Selection:

"""

Introduce and deploy `Aggregate` API
This MR introduces major (and, to some extent, API-breaking) revisions to the aggregation occurs in DecLearn.
It paves the way towards:
- enabling the use of Secure Aggregation on top of most computations (it notably aims at enabling to bridge DecLearn APIs with Fed-BioMed's SecAgg tools in the backend of the latter framework).
- implementing decentralized learning processes where peers' data may be aggregated across a chain of communicating peers rather than be centralized by an aggregating server.
Major changes
Aggregate
API
New This MR introduces the Aggregate
API, which is an abstract base dataclass
acting as a template for data structures that require sharing across peers and
aggregation.
The declearn.utils.Aggregate
ABC acts as a shared ancestor providing with
a base API and shared backend code to define data structures that:
- are serializable to and deserializable from JSON, and may therefore be preserved across network communications
- are aggregatable into an instance of the same structure
- use summation as the default aggregation rule for fields, which is
overridable by redefining the
default_aggregate
method - can implement custom
aggregate_<field.name>
methods to override the default summation rule - implement a
prepare_for_secagg
method that- enables defining which fields merely require sum-aggregation and need encryption when using SecAgg, and which fields are to be preserved in cleartext (and therefore go through the usual default or custom aggregation methods)
- can be made to raise a
NotImplementedError
when SecAgg cannot be achieved on a data structure
This new ABC currently has three main children:
-
AuxVar
: replaces plain dict forOptimizer
auxiliary variables -
MetricState
: replaces plain dict forMetric
intermediate states -
ModelUpdates
: replaces sharing of updates asVector
andn_steps
Each of this is defined jointly with another (pre-existing, revised) API for
components that (a) produce Aggregate
data structures based on some input
data and/or computations; (b) produce some output results based on a received
Aggregate
structure, meant to result from the aggregation of multiple peers'
produced data.
Aggregator
API
Revised The Aggregator
API was revised to make use of the new ModelUpdates
data
structure (inheriting Aggregate
).
-
Aggregator.prepare_for_sharing
pre-processes an inputVector
containing raw model updates and an integer indicating the number of local SGD steps into aModelUpdates
structure. -
Aggregator.finalize_updates
receives aModelUpdates
resulting from the aggregation of peers' instances, and performs final computations to produce aVector
of aggregated model updates. - The legacy
Aggregator.aggregate
method is deprecated (but still works).
Optimodule
auxiliary variables API
Revised The OptiModule
API (and, consequently, Optimizer
) was revised as to the
design and signature of auxiliary variables related methods, to make use of
the new AuxVar
data structure (inheriting Aggregate
).
-
OptiModule.collect_aux_var
now emits eitherNone
or anAuxVar
instance (the precise type of which is module-dependent), instead of a mere dict. -
OptiModule.process_aux_var
now expects a proper-typeAuxVar
instance that already aggregates clients' data, externalizing the aggregation rules to theAuxVar
subtypes, while keeping the finalization logic part of theOptiModule
subclasses. -
Optimizer.collect_aux_var
therefore emits a{name: aux_var}
dict. -
Optimizer.process_aux_var
therefore expects a{name: aux_var}
dict, rather than having distinct signatures on the client and server sides. - It is now expected that server-side components will send the same data to all clients, rather than allow sending client-wise values.

"""

Information provided:
"""

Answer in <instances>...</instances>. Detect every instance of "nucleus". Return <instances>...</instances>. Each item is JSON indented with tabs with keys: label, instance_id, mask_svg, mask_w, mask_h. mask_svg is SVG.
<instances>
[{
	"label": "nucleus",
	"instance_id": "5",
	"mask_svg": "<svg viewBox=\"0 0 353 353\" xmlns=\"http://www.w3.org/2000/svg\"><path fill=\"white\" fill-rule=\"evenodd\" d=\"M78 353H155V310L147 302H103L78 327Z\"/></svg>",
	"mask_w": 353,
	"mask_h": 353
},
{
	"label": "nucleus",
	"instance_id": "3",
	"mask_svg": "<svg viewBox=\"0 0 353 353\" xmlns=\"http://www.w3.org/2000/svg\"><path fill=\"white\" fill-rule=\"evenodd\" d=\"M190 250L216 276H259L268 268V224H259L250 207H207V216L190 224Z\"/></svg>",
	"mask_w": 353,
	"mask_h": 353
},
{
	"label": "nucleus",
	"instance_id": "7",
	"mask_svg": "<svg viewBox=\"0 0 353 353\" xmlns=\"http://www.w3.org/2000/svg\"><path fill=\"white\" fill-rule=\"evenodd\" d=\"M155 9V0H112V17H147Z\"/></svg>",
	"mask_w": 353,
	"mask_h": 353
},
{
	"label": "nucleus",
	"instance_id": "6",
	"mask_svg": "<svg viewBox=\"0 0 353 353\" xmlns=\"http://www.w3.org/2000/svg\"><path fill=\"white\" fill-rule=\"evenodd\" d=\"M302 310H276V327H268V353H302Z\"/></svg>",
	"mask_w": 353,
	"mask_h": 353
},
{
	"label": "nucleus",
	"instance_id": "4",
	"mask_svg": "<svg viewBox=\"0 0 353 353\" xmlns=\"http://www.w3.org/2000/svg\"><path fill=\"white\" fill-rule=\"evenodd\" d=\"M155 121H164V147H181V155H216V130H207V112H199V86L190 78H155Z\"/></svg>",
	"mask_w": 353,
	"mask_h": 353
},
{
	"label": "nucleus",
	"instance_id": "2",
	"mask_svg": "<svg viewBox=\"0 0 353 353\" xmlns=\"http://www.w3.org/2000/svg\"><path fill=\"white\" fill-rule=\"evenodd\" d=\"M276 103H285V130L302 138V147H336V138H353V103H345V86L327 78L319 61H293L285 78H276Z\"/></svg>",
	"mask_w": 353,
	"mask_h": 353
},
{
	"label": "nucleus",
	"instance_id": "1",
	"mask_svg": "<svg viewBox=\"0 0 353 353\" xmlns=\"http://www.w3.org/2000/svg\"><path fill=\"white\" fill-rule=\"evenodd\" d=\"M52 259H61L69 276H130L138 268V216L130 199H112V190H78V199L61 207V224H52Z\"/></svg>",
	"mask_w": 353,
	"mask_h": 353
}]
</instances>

"""
"""

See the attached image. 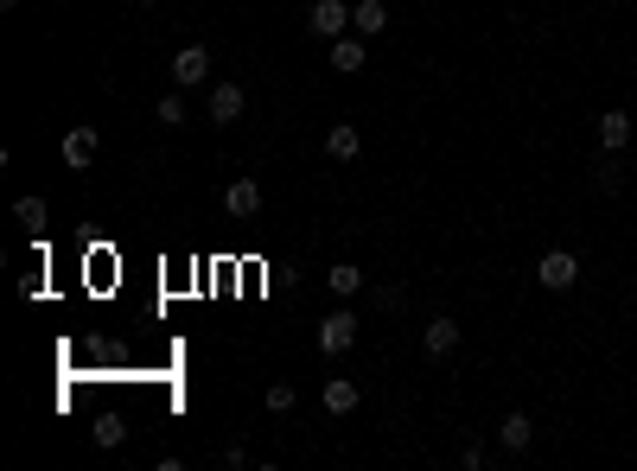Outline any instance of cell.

"""

Given request A:
In the merge request description above, what is the default aggregation rule for fields of an Aggregate data structure?
Given request B:
Duplicate the part of the merge request description starting at "It paves the" and ending at "the latter framework).".

Exercise output A:
The default aggregation rule is summation.

Exercise output B:
It paves the way towards:
- enabling the use of Secure Aggregation on top of most computations (it notably aims at enabling to bridge DecLearn APIs with Fed-BioMed's SecAgg tools in the backend of the latter framework).